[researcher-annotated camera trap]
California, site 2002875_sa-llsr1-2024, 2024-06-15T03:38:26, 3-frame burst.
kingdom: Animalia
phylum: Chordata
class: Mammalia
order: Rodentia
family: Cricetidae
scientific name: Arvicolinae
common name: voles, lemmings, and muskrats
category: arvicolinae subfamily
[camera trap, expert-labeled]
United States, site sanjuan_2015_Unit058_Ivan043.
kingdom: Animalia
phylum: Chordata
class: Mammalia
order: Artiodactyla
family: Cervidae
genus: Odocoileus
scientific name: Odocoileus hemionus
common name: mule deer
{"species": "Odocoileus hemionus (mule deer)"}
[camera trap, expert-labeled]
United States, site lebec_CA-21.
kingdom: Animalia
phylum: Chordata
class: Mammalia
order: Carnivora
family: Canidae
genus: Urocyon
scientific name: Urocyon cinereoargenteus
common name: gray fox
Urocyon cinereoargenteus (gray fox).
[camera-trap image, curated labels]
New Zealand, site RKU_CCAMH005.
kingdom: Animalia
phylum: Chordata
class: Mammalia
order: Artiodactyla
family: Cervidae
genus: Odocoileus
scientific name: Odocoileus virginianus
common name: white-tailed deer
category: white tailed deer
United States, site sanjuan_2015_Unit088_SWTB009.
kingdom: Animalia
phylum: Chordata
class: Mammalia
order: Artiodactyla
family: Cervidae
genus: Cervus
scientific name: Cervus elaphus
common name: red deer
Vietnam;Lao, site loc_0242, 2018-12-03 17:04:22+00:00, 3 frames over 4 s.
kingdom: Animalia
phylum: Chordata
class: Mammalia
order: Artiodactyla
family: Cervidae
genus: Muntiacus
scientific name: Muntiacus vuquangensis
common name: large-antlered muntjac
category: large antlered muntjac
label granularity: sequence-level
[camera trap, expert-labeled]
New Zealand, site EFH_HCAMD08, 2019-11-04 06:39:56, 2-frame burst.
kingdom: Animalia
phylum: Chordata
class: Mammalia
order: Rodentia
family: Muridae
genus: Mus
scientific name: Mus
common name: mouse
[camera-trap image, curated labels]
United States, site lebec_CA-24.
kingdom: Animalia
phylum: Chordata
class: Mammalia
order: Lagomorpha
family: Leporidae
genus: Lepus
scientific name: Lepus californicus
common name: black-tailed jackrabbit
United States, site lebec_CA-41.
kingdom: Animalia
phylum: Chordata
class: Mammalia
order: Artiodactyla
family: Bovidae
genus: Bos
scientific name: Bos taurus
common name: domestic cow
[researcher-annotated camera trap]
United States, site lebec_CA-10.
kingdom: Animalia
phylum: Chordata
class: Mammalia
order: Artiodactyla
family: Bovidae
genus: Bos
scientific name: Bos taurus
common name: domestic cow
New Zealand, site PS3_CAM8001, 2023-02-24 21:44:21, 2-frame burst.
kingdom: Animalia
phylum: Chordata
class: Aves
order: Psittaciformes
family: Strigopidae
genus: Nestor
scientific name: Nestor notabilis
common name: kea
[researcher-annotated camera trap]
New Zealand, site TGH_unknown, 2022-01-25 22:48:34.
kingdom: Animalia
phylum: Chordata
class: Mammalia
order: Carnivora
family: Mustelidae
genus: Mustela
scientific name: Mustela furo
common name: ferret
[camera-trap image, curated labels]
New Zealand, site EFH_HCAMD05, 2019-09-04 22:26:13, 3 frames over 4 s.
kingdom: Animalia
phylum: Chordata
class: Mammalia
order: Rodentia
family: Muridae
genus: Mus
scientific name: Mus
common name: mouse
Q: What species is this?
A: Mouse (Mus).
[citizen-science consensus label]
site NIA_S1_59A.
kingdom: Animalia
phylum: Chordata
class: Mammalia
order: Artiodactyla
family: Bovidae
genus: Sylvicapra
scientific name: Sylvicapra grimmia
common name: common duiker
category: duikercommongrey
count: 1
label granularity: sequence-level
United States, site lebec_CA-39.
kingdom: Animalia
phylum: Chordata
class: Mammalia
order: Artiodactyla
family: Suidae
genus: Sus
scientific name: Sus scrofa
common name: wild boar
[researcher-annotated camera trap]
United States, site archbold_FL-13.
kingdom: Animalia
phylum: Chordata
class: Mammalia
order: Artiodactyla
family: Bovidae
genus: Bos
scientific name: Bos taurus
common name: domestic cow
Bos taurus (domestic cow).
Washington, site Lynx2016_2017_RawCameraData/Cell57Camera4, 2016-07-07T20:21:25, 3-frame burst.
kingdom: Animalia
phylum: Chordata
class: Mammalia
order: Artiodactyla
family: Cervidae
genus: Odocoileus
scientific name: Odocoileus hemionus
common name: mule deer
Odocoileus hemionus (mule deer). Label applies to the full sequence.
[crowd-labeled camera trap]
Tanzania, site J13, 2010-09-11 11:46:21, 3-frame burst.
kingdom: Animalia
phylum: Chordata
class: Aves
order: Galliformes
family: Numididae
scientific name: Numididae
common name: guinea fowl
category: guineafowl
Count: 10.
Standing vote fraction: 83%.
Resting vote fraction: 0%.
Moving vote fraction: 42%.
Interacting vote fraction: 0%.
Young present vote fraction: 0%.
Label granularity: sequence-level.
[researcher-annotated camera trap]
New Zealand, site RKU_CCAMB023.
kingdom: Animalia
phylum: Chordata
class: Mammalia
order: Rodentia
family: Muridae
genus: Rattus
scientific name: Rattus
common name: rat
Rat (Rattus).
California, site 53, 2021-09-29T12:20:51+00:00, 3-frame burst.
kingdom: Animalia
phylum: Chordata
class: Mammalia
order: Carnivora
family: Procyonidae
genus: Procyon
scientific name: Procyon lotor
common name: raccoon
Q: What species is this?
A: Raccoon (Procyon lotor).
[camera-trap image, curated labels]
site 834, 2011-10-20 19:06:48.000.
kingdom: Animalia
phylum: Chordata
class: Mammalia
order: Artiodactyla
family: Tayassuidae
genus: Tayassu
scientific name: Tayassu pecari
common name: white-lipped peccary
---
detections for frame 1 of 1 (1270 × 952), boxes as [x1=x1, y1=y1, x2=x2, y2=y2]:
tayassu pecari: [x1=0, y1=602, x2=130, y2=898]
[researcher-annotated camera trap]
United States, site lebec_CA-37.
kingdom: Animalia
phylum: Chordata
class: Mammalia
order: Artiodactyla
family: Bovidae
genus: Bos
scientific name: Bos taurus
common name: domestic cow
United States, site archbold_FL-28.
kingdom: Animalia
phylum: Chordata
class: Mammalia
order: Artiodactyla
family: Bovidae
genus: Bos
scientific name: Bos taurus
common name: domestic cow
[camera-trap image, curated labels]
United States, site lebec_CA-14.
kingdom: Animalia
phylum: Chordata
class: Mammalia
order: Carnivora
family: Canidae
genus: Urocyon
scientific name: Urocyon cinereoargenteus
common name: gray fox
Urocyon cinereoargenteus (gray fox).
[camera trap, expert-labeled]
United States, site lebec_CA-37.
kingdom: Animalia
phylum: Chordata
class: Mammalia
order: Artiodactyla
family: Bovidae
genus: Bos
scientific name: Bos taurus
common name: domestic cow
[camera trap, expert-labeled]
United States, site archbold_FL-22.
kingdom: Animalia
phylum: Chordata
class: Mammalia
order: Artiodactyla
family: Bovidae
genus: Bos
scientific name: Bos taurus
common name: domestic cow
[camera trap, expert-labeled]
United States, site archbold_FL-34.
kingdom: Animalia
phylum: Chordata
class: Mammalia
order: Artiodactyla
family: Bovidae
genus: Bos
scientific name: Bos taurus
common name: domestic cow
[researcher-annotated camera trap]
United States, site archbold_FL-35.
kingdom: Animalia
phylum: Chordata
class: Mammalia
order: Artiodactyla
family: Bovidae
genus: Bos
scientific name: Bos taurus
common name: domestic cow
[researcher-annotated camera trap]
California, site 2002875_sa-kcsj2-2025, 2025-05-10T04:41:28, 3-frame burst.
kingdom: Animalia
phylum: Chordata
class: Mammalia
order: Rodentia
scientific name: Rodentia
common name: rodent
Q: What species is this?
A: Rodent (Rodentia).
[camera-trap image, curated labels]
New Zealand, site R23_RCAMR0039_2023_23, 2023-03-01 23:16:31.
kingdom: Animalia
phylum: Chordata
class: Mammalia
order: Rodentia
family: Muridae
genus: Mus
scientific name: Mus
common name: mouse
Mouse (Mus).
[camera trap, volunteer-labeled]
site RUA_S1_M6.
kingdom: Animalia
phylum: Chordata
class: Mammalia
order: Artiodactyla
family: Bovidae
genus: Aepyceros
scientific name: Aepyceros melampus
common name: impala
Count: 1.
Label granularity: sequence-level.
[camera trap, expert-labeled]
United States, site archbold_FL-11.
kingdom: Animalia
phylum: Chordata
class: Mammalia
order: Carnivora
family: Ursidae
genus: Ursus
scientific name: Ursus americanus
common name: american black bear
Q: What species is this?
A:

····················

- _Work to complete_: Copy every line of the entries in which "frames" can be found.

- _Solution to this exercise_:
Vietnam;Lao, site loc_0242, 2018-12-03 17:04:22+00:00, 3 frames over 4 s.
New Zealand, site EFH_HCAMD05, 2019-09-04 22:26:13, 3 frames over 4 s.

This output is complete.